I’m not quite sure what to call Julia Harper’s (aka Elizabeth Hoyt) Hot. At times, it’s a straight romantic suspense – but then it goes all kooky. While it had its likable moments, there were a few things about it that got on my nerves big time.
Our heroine Turner Hastings (she was named after her uncle) is a librarian who on Saturdays works as a teller in the local bank. When a couple of idiotic robbers pull off a heist one Saturday morning, Turner takes advantage of the situation to pull off a heist of her own. She empties a safe deposit box belonging to Calvin Hyman, the bank president, then borrows a beat up old truck from a friend and disappears.
FBI Agent John MacKinnon (thank goodness for his manly name – since the heroine is named Turner, it would have been very confusing if he had been named Tracy or Leslie) and his dapper partner Toricelli get on the case pronto. When he sees Turner on the surveillance tape, John is taken with her even though she is de rigeur librarian dowdy. In his search of her home, he finds a pair of sexy shoes in the back of her closet. Hmm, maybe there are hidden depths to the lady? John manages to obtain her cell phone number and calls it.
For most of the book Turner and John only communicate by cell phone and this technique builds the sexual tension between them in a nicely unique manner. He gradually wins a modicum of trust from her and she tells him her story. Four years ago, Turner’s beloved uncle, Russell “Rusty” Turner, was accused of embezzlement. Rusty was a vice-president and the embezzlement could only have been done by someone high up in the bank. Calvin Hyman, the president, was the one to accuse Rusty and accusation killed his spirit, his honor, and his will to live. Before Rusty could go to trial, he died. Turner has been consumed with grief and a desire for revenge, putting her life on hold in order to find evidence that Calvin was the one who embezzled from the bank and nothing – but nothing – is going to stand in her way.
Turner was an odd character with some quirks that made me scratch my head. For one thing, she is constantly eating pickled herring. Now I know that there’s no accounting for tastes, but yuck! Her background and her love for her uncle (who had been the closest thing she had to a father) made her anger and desire for revenge seem very natural, but her method of going about it was haphazard. It doesn’t seem that she even sat down and actually thought about how she could collect evidence to clear her uncle’s name. Turner acts on impulse – she had no idea whether or not Calvin kept records in his safe deposit box, she just figured it was a good chance that there were (there aren’t). While on the run, Turner kidnaps Calvin’s Great Dane since she says he is being abused. As an animal lover myself, I applauded her, but let’s face it, Great Danes are pretty conspicuous, particularly for someone on the run. Oh, and Turner manages to keep her cell phone charged seemingly by magic – I wish I could do that.
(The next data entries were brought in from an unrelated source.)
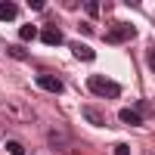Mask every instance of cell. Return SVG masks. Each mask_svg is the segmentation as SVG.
I'll return each mask as SVG.
<instances>
[{
	"label": "cell",
	"mask_w": 155,
	"mask_h": 155,
	"mask_svg": "<svg viewBox=\"0 0 155 155\" xmlns=\"http://www.w3.org/2000/svg\"><path fill=\"white\" fill-rule=\"evenodd\" d=\"M87 87L93 90L96 96H106V99H115V96L121 93V87L115 84L112 78H102V74H93V78H90V81H87Z\"/></svg>",
	"instance_id": "cell-1"
},
{
	"label": "cell",
	"mask_w": 155,
	"mask_h": 155,
	"mask_svg": "<svg viewBox=\"0 0 155 155\" xmlns=\"http://www.w3.org/2000/svg\"><path fill=\"white\" fill-rule=\"evenodd\" d=\"M134 34H137L134 25H118V28H112V31L106 34V41H109V44H118V41H130Z\"/></svg>",
	"instance_id": "cell-2"
},
{
	"label": "cell",
	"mask_w": 155,
	"mask_h": 155,
	"mask_svg": "<svg viewBox=\"0 0 155 155\" xmlns=\"http://www.w3.org/2000/svg\"><path fill=\"white\" fill-rule=\"evenodd\" d=\"M37 87L47 90V93H62V81L56 74H41V78H37Z\"/></svg>",
	"instance_id": "cell-3"
},
{
	"label": "cell",
	"mask_w": 155,
	"mask_h": 155,
	"mask_svg": "<svg viewBox=\"0 0 155 155\" xmlns=\"http://www.w3.org/2000/svg\"><path fill=\"white\" fill-rule=\"evenodd\" d=\"M118 115H121V121L130 124V127H140V124H143V115H140L137 109H121Z\"/></svg>",
	"instance_id": "cell-4"
},
{
	"label": "cell",
	"mask_w": 155,
	"mask_h": 155,
	"mask_svg": "<svg viewBox=\"0 0 155 155\" xmlns=\"http://www.w3.org/2000/svg\"><path fill=\"white\" fill-rule=\"evenodd\" d=\"M41 41L50 44V47H59V44H62V31H59V28H44V31H41Z\"/></svg>",
	"instance_id": "cell-5"
},
{
	"label": "cell",
	"mask_w": 155,
	"mask_h": 155,
	"mask_svg": "<svg viewBox=\"0 0 155 155\" xmlns=\"http://www.w3.org/2000/svg\"><path fill=\"white\" fill-rule=\"evenodd\" d=\"M71 53H74L78 59H84V62H93V50L84 47V44H78V41H71Z\"/></svg>",
	"instance_id": "cell-6"
},
{
	"label": "cell",
	"mask_w": 155,
	"mask_h": 155,
	"mask_svg": "<svg viewBox=\"0 0 155 155\" xmlns=\"http://www.w3.org/2000/svg\"><path fill=\"white\" fill-rule=\"evenodd\" d=\"M19 16V6L16 3H0V22H12Z\"/></svg>",
	"instance_id": "cell-7"
},
{
	"label": "cell",
	"mask_w": 155,
	"mask_h": 155,
	"mask_svg": "<svg viewBox=\"0 0 155 155\" xmlns=\"http://www.w3.org/2000/svg\"><path fill=\"white\" fill-rule=\"evenodd\" d=\"M19 37H22V41H34V37H37V28H34V25H22V28H19Z\"/></svg>",
	"instance_id": "cell-8"
},
{
	"label": "cell",
	"mask_w": 155,
	"mask_h": 155,
	"mask_svg": "<svg viewBox=\"0 0 155 155\" xmlns=\"http://www.w3.org/2000/svg\"><path fill=\"white\" fill-rule=\"evenodd\" d=\"M6 152H9V155H22V152H25V146L19 143V140H9V143H6Z\"/></svg>",
	"instance_id": "cell-9"
},
{
	"label": "cell",
	"mask_w": 155,
	"mask_h": 155,
	"mask_svg": "<svg viewBox=\"0 0 155 155\" xmlns=\"http://www.w3.org/2000/svg\"><path fill=\"white\" fill-rule=\"evenodd\" d=\"M9 56L12 59H28V50L25 47H9Z\"/></svg>",
	"instance_id": "cell-10"
},
{
	"label": "cell",
	"mask_w": 155,
	"mask_h": 155,
	"mask_svg": "<svg viewBox=\"0 0 155 155\" xmlns=\"http://www.w3.org/2000/svg\"><path fill=\"white\" fill-rule=\"evenodd\" d=\"M130 149H127V143H118V149H115V155H127Z\"/></svg>",
	"instance_id": "cell-11"
}]
</instances>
John was a more believable character, but I still can’t figure out how he and Turner managed to fall in love without seeing each other. They don’t actually meet until the book is mid-way through and when he finally does meet her, it’s in a manner that if done by a real FBI agent…well, I’m pretty sure he’d have been fired right on the spot. Turner is so consumed with her quest that for most of the book, she is either running from John or pushing him away. When they have sex, it’s hot. But as a couple? I didn’t get much connection there.
There are several secondary characters in Hot who are all (with the exception of John’s partner Toricelli) annoying as could be. John has a 16-year-old daughter from his first marriage who calls him all through the book demanding to know why he and her mother divorced. She is annoying, whiny, rude, and so unpleasant that I wanted to box her ears. I could have done without this sub-plot entirely. There are a couple of clownish bank robbers named Fish and Nald who begin the action when they rob the bank. I think they are supposed to provide comic relief, but they’re so idiotic that I didn’t smile at their antics at all – and I normally love slapstick.
Hot had some good parts in it, but I’m afraid they didn’t add up to a satisfactory whole. I couldn’t buy Turner and John as a couple, and I still don’t know how to classify this. Romantic suspense? Romantic comedy? I guess I’d call it blend of both, but not a necessarily successful mixture.